My take: steady rebuild with optionality from water
This is a credible year from Nexus. The company grew revenue, lifted margins and brought losses down in a year when many housebuilding supply-chain players were treading water. The order book and post-period wins suggest that customer confidence is returning to Tamdown, while Coleman provides exposure to a multi-year water investment cycle with structurally higher margins.

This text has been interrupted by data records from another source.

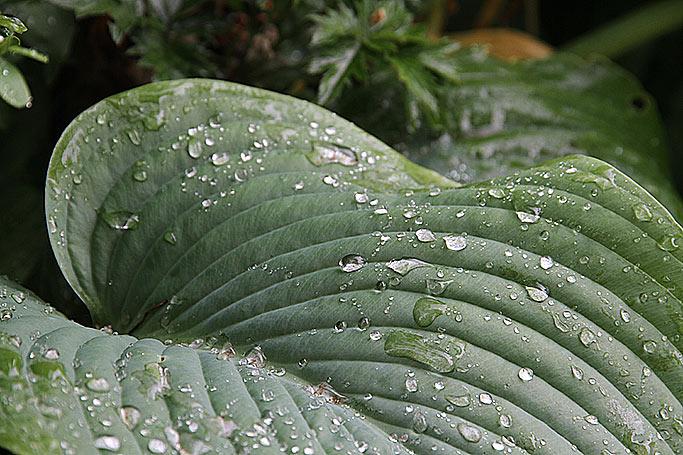 Regndråber på hosta-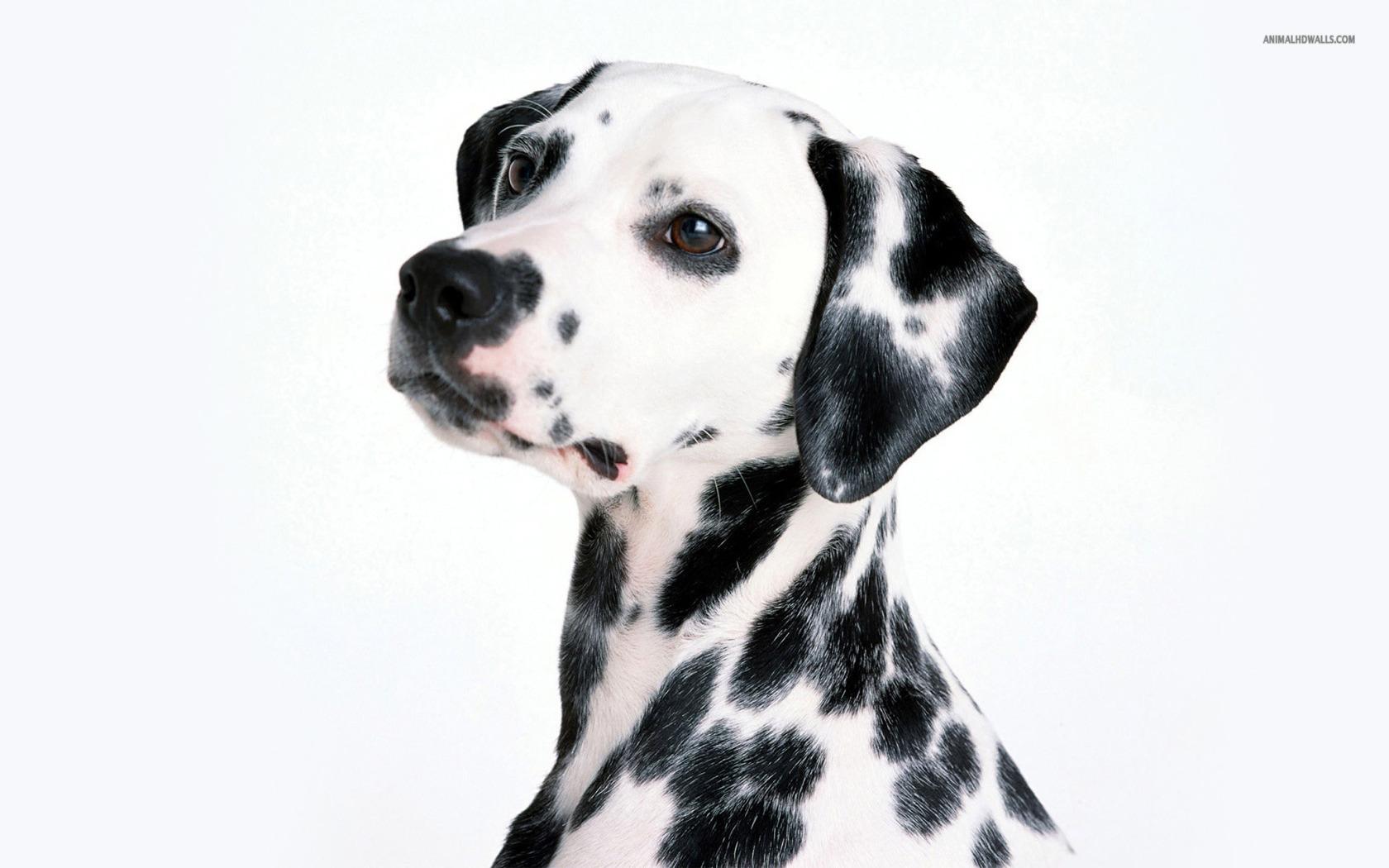 Dalmatian Wallpaper 33057 1600x1200 px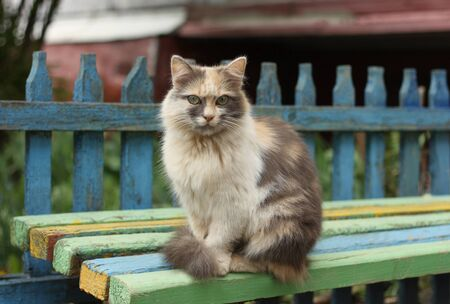 The three-color image of a large cat sitting on the old bench photo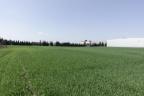 Robakowo / Gądki grunt pod produkcję, halę, park logistyczny blisko A2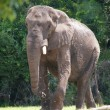 Its majesty elephant .... Sa majeste elephant - Stock Photo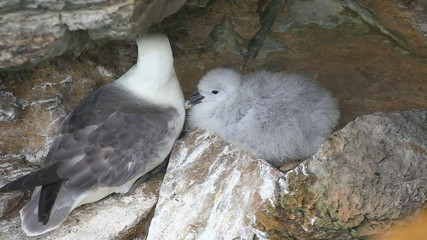 Nesting Northern Fulmar, Fulmarus glacialis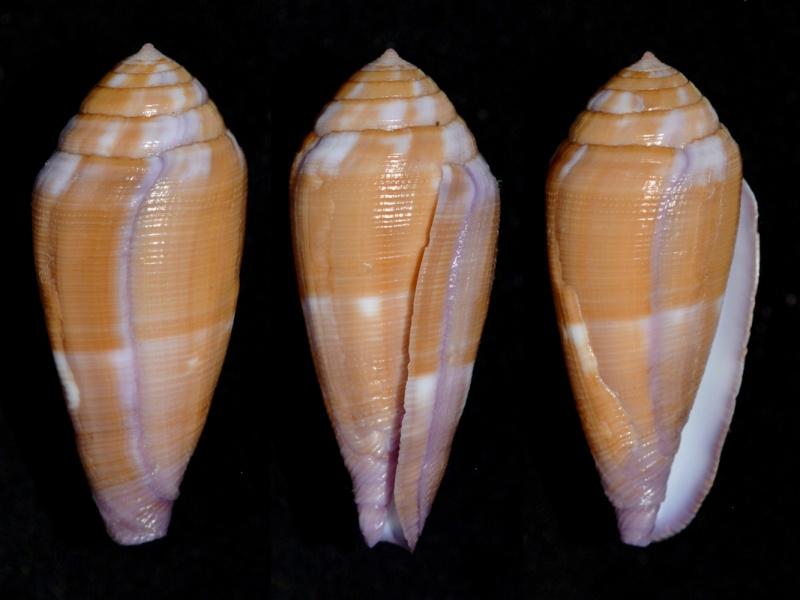 Conus (Leporiconus) pomareae   E Monnier & L Limpalaër, 2014 Tenuis11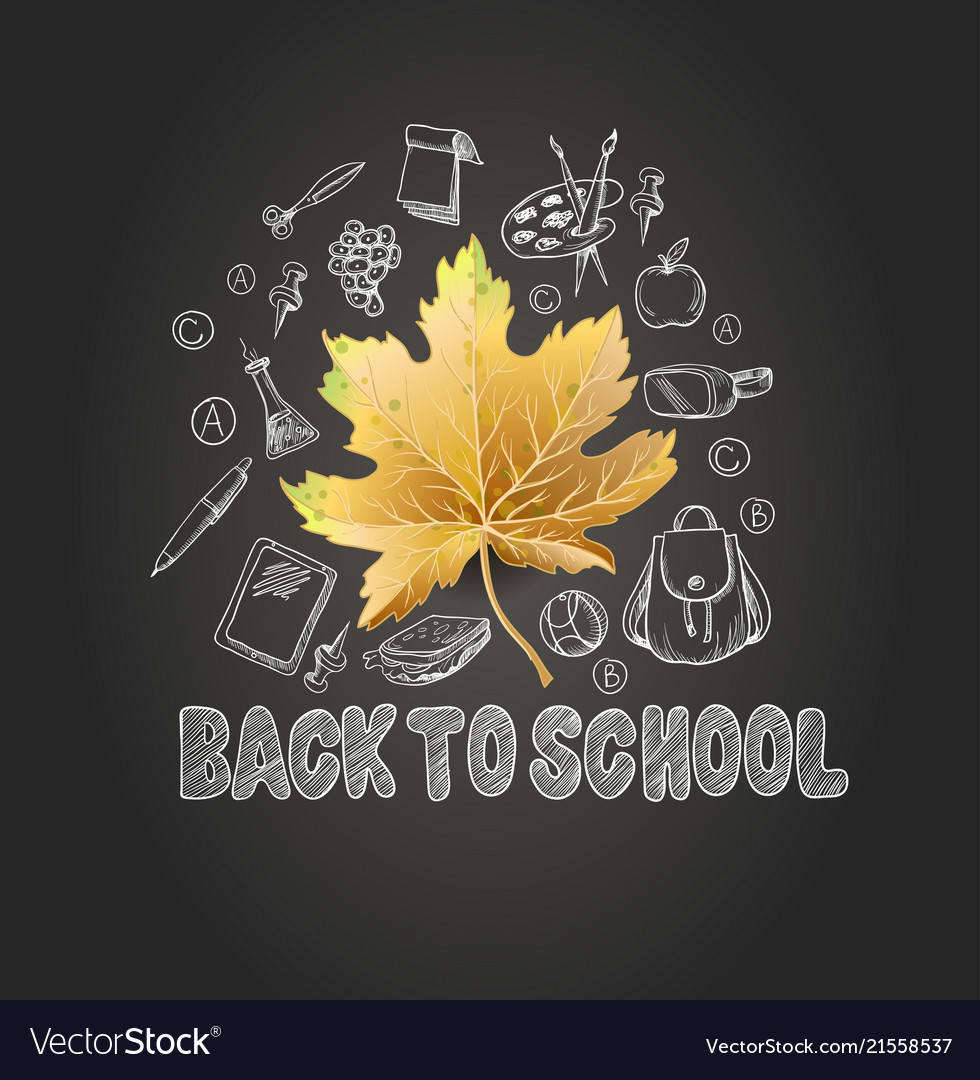 Banner back to school with realistic leaves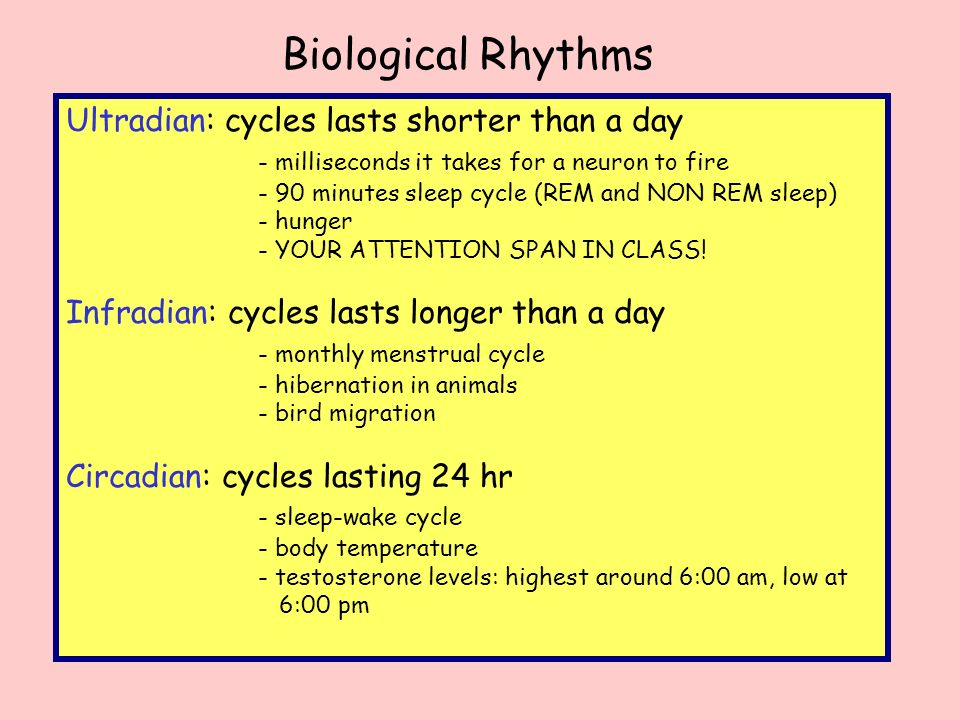 ultradian and infradian rhythms Another important biological rhythm is the infradian rhythm infradian rhythms last longer than 24 hours and can be weekly, monthly or annually.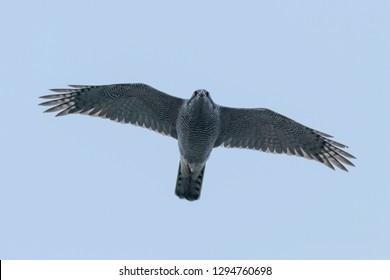 Northern goshawk flying (Accipiter gentilis) Bird of prey wildlife.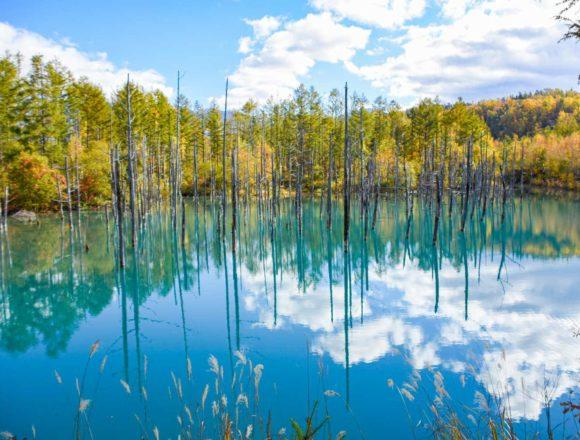 美瑛 青い池の紅葉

It is not job done: the Group still reported a statutory loss of £2.4m, EPS was a loss of 26.3p, net assets dipped to £27.3m and cash eased to £10.9m after the acquisition. But the direction of travel is positive. If AMP8 ramps as planned and housing sentiment continues to improve, the path back to profitability looks increasingly achievable.
Bottom line: a stronger platform, a fatter order book and a maintained dividend. For patient investors, the FY25 print reads like the mid-point of a turnaround – with the water sector providing the kicker.